Zurück in der Schweiz studierte sie in Wädenswil Umweltingenieurin und arbeitete anschliessend bei den Grünen Schweiz sowie als persönliche Mitarbeiterin des heutigen Stadtpräsidenten von Bern, Alec von Graffenried, der damals noch Nationalrat war. Die Politik wurde damit zu einem wichtigen Teil ihres Lebens.
Abgesehen davon interessierte sie die Landwirtschaft seit ihrer Kindheit brennend. So absolvierte sie zusätzlich das Masterstudium in Agrarwissenschaften an der HAFL in Zollikofen. Daneben arbeitete sie oft und gerne auf dem elterlichen, überaus vielfältigen Biobetrieb mit Hoflädeli, Brunch-Angeboten und Spezialitäten. «Unser Biobetrieb hat mich wesentlich geprägt. Ich bin zu einer überzeugten Fürsprecherin der Biolandwirtschaft geworden», blickt sie zurück.
Die Landwirtschaft liess sie vorläufig nicht los. Nach dem Masterstudium arbeitete Christine Badertscher gut vier Jahre beim Schweizer Bauernverband im Bereich Agrar- und Handelspolitik. «Das war eine sehr lehrreiche Zeit.» Das Interesse für Afrika und die internationale (Handels-)Politik führten sie schliesslich zu SWISSAID, einer Entwicklungsorganisation, die sich für Bauern und insbesondere für Bäuerinnen im globalen Süden einsetzt.

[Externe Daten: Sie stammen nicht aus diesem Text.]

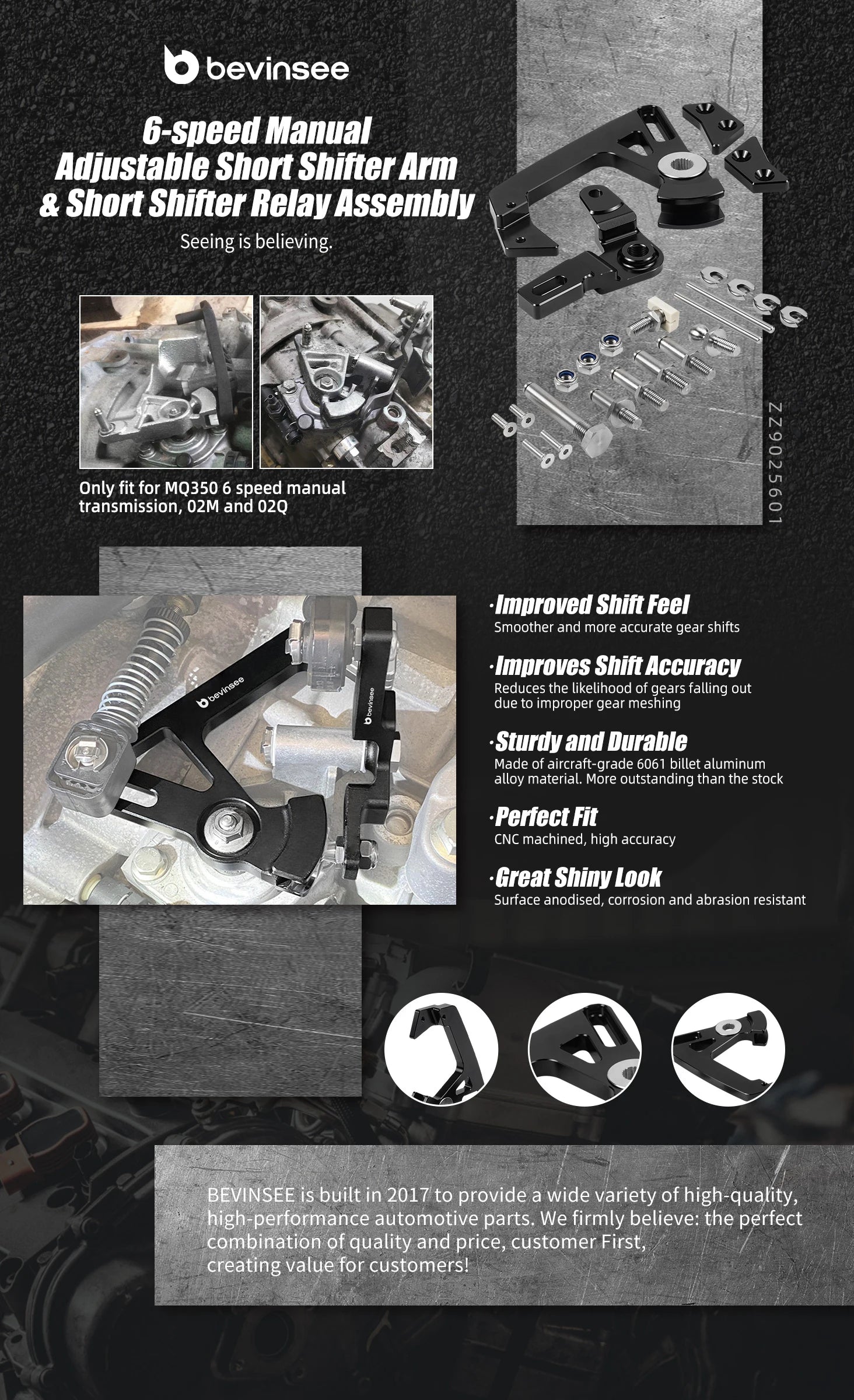 bevinsee

6-speed Manual Adjustable Short Shifter Arm & Short Shifter Relay Assembly

Seeing is believing.

Only fit for MQ350 6 speed manual transmission, 02M and 02Q

ZZ9025601

bevinsee

bevinsee

·Improved Shift Feel
Smoother and more accurate gear shifts

·Improves Shift Accuracy
Reduces the likelihood of gears falling out due to improper gear meshing

·Sturdy and Durable
Made of aircraft-grade 6061 billet aluminum alloy material. More outstanding than the stock

·Perfect Fit
CNC machined, high accuracy

·Great Shiny Look
Surface anodised, corrosion and abrasion resistant

BEVINSEE is built in 2017 to provide a wide variety of high-quality, high-performance automotive parts. We firmly believe: the perfect combination of quality and price, customer First, creating value for customers!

Der Einstieg in die Exekutive erfolgte 2011 mit der Wahl in den Gemeinderat Madiswil. Denn mittlerweile war Christine Badertscher ins Linksmähderdorf gezogen. Die acht Jahre als Gemeinderätin von Madiswil erachtet sie als spannende, mit der Wahl in den Nationalrat nun auch als sehr wichtige Aufgabe. «Es sollte eigentlich niemand eine parlamentarische Aufgabe übernehmen, der die Sporen nicht in einer Gemeindeexekutive abverdient hat. Es ist wichtig, sich auf Augenhöhe mit vertrauten Menschen ausdrücken und seine Meinung in einem kleineren Kreis vertreten zu lernen.» Damit mehr (junge) Menschen erfahren, wie wertvoll die Arbeit in einem kommunalen Exekutivamt ist, engagiert sie sich im Verein zur Förderung junger Menschen in der Gemeindepolitik.
Nun also hat sie den Sprung in den Nationalrat geschafft. Sie freut sich riesig. Weil die Grünen Kanton Bern sie als Spitzenkandidatin auf die Liste gesetzt haben, habe sie mit guten Voraussetzungen zur Wahl antreten können. Sie investierte nicht sehr viel Geld in die Werbung, zumindest nicht in die «Papierwerbung».
Lieber habe sie in der Bio-Farm Kürbiskernen-Säckli herstellen lassen und diese als Geschenk abgegeben. «So konnte ich die Auftritte mit einer guten Sache verbinden.»
Ab dem 2. Dezember gilt es ernst, dann wird sich Christine Badertscher noch mehr in der Bundesstadt aufhalten, möchte hier die Interessen ihrer Heimatregion, aber auch die der Landwirtschaft mit demselben Herzblut vertreten, mit dem sie ihre bisherigen Aufgaben angegangen ist.